Os presidentes Luiz Inácio Lula da Silva e George W. Bush encontram-se amanhã (6) em Brasília, no momento em que enfrentam as piores crises em seus governos, com a improvável missão de relançar um diálogo bilateral, que até agora tem se caracterizado pelas boas intenções nas declarações e superficialidade nas ações. Bush, que será recebido na Granja do Torto, vem retribuir a visita de trabalho que Lula lhe fez em junho de 2003. Na ocasião, os dois anunciaram que aprofundariam as relações bilaterais, investindo na cooperação em setores específicos.
Desde então, a relação se intensificou na área macroeconômica e o Brasil ganhou reconhecimento ao assumir o comando da força de paz da Organização das Nações Unidas (ONU) no Haiti. Mas o diálogo mostrou-se inócuo e parou noutras áreas. Tornou-se difícil em temas políticos regionais e globais, como a Venezuela e a reforma do Conselho de Segurança da ONU.

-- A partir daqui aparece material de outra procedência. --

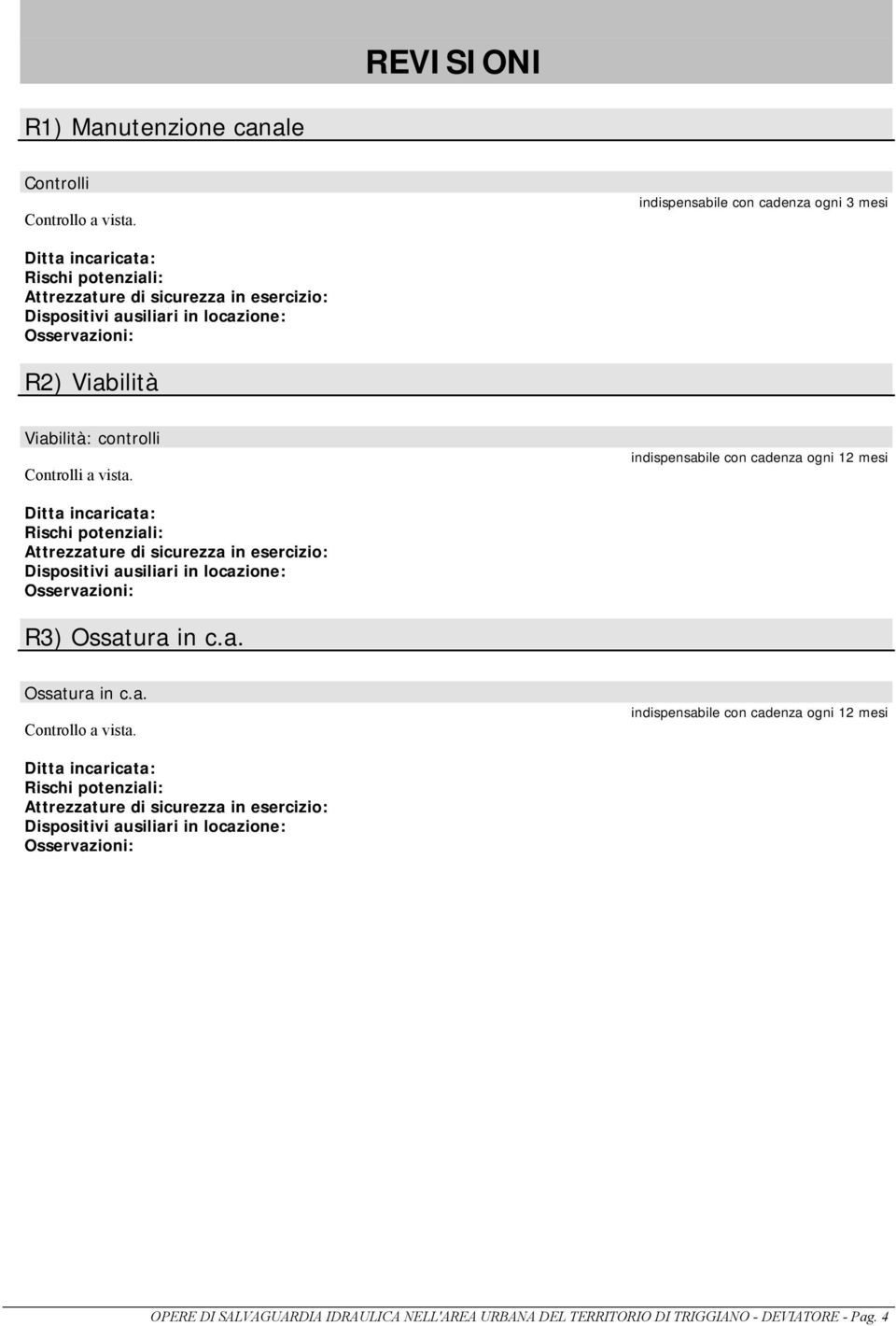 REVISIONI

R1) Manutenzione canale

Controlli

Controllo a vista.

indispensabile con cadenza ogni 3 mesi

Ditta incaricata:
Rischi potenziali:
Attrezzature di sicurezza in esercizio:
Dispositivi ausiliari in locazione:
Osservazioni:

R2) Viabilità

Viabilità: controlli

Controlli a vista.

indispensabile con cadenza ogni 12 mesi

Ditta incaricata:
Rischi potenziali:
Attrezzature di sicurezza in esercizio:
Dispositivi ausiliari in locazione:
Osservazioni:

R3) Ossatura in c.a.

Ossatura in c.a.

Controllo a vista.

indispensabile con cadenza ogni 12 mesi

Ditta incaricata:
Rischi potenziali:
Attrezzature di sicurezza in esercizio:
Dispositivi ausiliari in locazione:
Osservazioni:

OPERE DI SALVAGUARDIA IDRAULICA NELL'AREA URBANA DEL TERRITORIO DI TRIGGIANO - DEVIATORE - Pag. 4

Na sexta-feira, dois dias depois de o jornal O Estado de S. Paulo publicar entrevista em que Bush disse que Lula ocupa "posição única" entre líderes da região para promover os valores da democracia na América Latina, o chanceler Celso Amorim afirmou que não interessa ao Brasil "se arvorar como mediador" na briga entre Bush e o presidente venezuelano, Hugo Chávez. Ciente do incômodo que os elogios do líder direitista americano ao presidente esquerdista do Brasil causam nos petistas, ele lembrou que o Brasil respeita a tradição de não interferir em assuntos internos dos países.
"São governos de países maduros, adultos, e ambos amigos do Brasil. Quando pudermos, ajudaremos no diálogo. Mas sem nos meter a dizer como as coisas têm de ser resolvidas", disse. "Contribuir para o diálogo é tudo o que podemos fazer quando as partes desejarem."
A cautela de Amorim foi bem recebida por seu colega venezuelano, Alí Rodríguez. Indagado sobre a eventualidade de o Brasil ser um facilitador entre Washington e Caracas, Rodríguez mostrou pouco entusiasmo: "Numerosas personalidades nos EUA, inclusive senadores, tentaram contribuir para esse diálogo. Todos fracassaram."
Amorim descreveu o encontro de amanhã como uma conversa entre dois líderes pragmáticos. O pragmatismo sugere que tentarão recuperar quase três anos de oportunidades perdidas num diálogo que teve vários momentos de tensão, especialmente em torno de negociações comerciais, e poucos resultados práticos. Várias iniciativas americanas ficaram sem resposta do Itamaraty. "Não há conexão", reclamou o embaixador John Danilovich, que deixa hoje o posto.
Frustrada com o Itamaraty, a Casa Branca chegou a tentar criar um canal de comunicação próprio com o Planalto em 2004. O então ministro José Dirceu embarcou no projeto e articulou a bem-sucedida visita da secretária de Estado americana, Condoleezza Rice, a Brasília.
O empenho dos EUA foi reiterado com as visitas do secretário de Defesa, Donald Rumsfeld, do ex-representante de Comércio, Robert Zoellick, do secretário do Tesouro, John Snow, e, em 2004, do antecessor de Rice, Colin Powell. "Os mais importantes membros do nosso governo vieram ao Brasil, e agora Bush. Não podemos fazer melhor do que isso", disse Danilovich.
Brasil e EUA têm vários interesses em comum. São aliados por exemplo, na luta pela redução de subsídios agrícolas na União Européia. Mas a negociação de um acordo de livre comércio entre EUA e Mercosul só seguirá adiante após a superação dos impasses da Rodada de Doha.